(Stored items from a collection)

-=-=-=-=-

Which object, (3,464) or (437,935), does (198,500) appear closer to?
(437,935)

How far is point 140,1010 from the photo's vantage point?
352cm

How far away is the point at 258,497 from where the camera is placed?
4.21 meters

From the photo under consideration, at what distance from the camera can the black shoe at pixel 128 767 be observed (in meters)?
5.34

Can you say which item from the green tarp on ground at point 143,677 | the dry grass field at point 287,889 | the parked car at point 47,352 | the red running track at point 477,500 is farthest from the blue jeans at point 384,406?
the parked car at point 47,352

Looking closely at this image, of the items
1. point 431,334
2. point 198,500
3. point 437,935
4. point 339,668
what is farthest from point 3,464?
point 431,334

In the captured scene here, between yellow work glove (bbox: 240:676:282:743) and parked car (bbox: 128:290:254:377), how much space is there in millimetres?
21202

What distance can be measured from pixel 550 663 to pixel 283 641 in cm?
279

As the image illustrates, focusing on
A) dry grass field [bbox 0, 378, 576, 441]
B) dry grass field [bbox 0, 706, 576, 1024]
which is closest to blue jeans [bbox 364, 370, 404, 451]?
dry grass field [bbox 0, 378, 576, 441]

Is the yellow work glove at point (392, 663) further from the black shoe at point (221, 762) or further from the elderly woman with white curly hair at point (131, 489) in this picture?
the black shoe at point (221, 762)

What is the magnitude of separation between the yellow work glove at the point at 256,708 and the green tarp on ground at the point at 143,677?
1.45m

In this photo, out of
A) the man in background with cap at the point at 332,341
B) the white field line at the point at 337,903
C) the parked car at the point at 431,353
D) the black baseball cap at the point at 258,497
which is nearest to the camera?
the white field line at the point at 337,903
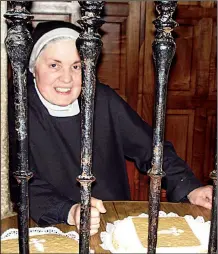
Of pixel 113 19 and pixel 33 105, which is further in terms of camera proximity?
pixel 113 19

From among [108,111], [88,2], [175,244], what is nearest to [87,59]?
[88,2]

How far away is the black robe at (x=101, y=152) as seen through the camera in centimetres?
224

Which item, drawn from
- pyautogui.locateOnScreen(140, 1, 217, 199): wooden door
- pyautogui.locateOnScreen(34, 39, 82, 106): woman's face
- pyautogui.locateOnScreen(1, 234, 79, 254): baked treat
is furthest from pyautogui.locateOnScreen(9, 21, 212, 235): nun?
pyautogui.locateOnScreen(140, 1, 217, 199): wooden door

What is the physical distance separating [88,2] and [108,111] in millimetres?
1981

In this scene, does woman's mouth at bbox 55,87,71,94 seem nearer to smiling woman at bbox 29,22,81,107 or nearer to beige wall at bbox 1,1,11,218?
smiling woman at bbox 29,22,81,107

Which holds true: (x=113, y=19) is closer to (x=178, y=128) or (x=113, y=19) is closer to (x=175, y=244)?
(x=178, y=128)

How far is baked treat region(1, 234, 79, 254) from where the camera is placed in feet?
4.64

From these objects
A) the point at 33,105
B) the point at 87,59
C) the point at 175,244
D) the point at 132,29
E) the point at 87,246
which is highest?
the point at 132,29

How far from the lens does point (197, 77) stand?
3.83 meters

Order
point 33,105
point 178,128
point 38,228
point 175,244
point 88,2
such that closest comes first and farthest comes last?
1. point 88,2
2. point 175,244
3. point 38,228
4. point 33,105
5. point 178,128

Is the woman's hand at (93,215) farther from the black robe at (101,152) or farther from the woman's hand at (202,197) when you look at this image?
the woman's hand at (202,197)

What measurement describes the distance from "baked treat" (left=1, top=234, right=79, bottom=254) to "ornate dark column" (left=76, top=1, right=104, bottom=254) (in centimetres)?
61

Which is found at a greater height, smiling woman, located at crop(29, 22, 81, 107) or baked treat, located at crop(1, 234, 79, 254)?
smiling woman, located at crop(29, 22, 81, 107)

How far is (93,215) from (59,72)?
3.42 ft
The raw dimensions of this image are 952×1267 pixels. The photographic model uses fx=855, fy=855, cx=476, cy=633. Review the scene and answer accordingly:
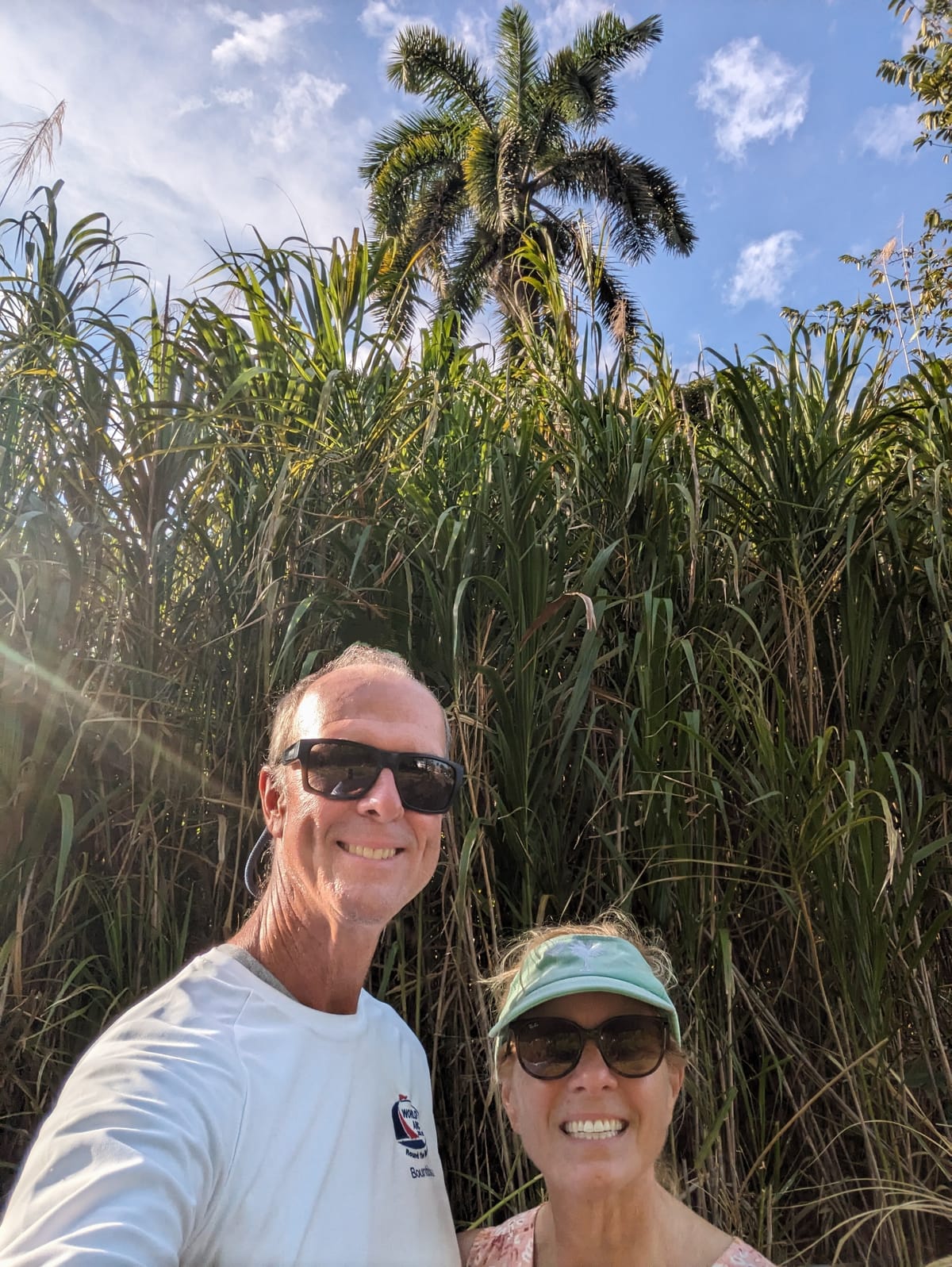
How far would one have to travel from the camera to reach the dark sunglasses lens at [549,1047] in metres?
1.28

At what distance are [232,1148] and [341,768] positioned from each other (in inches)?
21.8

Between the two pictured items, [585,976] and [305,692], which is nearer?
[585,976]

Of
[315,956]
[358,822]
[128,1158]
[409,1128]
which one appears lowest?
[409,1128]

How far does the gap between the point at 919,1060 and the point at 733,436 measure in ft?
6.26

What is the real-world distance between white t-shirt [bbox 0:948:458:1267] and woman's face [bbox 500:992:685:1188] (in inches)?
8.1

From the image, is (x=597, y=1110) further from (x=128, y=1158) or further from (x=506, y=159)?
(x=506, y=159)

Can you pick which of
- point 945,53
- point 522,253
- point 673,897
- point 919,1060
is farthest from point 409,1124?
point 945,53

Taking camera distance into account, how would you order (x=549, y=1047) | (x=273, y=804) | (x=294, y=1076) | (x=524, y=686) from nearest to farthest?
(x=294, y=1076) → (x=549, y=1047) → (x=273, y=804) → (x=524, y=686)

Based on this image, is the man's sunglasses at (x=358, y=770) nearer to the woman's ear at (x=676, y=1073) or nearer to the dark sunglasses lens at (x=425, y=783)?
the dark sunglasses lens at (x=425, y=783)

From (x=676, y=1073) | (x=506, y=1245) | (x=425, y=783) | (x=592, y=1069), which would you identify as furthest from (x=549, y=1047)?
(x=425, y=783)

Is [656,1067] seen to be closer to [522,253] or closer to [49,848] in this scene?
[49,848]

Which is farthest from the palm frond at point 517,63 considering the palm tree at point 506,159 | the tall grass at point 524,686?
the tall grass at point 524,686

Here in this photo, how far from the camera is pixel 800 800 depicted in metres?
1.93

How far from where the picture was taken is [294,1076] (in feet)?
3.90
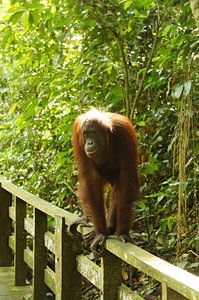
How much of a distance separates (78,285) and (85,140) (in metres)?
0.90

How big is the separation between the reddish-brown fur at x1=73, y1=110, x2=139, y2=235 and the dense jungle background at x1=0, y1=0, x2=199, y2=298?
12.3 inches

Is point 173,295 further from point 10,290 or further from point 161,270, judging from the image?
point 10,290

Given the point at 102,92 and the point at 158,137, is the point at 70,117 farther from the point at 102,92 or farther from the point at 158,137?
the point at 158,137

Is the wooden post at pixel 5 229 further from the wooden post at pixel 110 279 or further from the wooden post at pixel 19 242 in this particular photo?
the wooden post at pixel 110 279

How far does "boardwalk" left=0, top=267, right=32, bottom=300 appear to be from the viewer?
406 cm

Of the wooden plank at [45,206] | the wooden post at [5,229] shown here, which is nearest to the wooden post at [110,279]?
the wooden plank at [45,206]

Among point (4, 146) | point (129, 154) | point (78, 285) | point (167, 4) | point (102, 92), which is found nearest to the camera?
point (129, 154)

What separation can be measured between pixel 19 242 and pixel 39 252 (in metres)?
0.60

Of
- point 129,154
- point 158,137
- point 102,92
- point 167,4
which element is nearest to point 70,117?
point 102,92

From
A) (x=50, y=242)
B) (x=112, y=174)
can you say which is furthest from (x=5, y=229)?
(x=112, y=174)

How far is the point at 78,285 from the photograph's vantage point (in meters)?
3.30

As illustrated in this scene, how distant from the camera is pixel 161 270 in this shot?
1851 mm

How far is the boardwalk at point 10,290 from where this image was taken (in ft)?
13.3

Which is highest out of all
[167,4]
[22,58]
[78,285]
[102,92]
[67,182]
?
[167,4]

-=-=-=-=-

◆ TASK DETAILS
Reproduce the portion of the items running from the start of the items through the line containing "4.21 meters", substituting "viewpoint" for "vantage point" and leaving everything else unchanged.

◆ WRITTEN SOLUTION
Which object, (3,464) or (437,935), does (198,500) appear closer to?
(437,935)

How far is point 140,1010 from the photo's viewpoint?
352cm

How far away is the point at 258,497 from where the camera is placed?
4.21 meters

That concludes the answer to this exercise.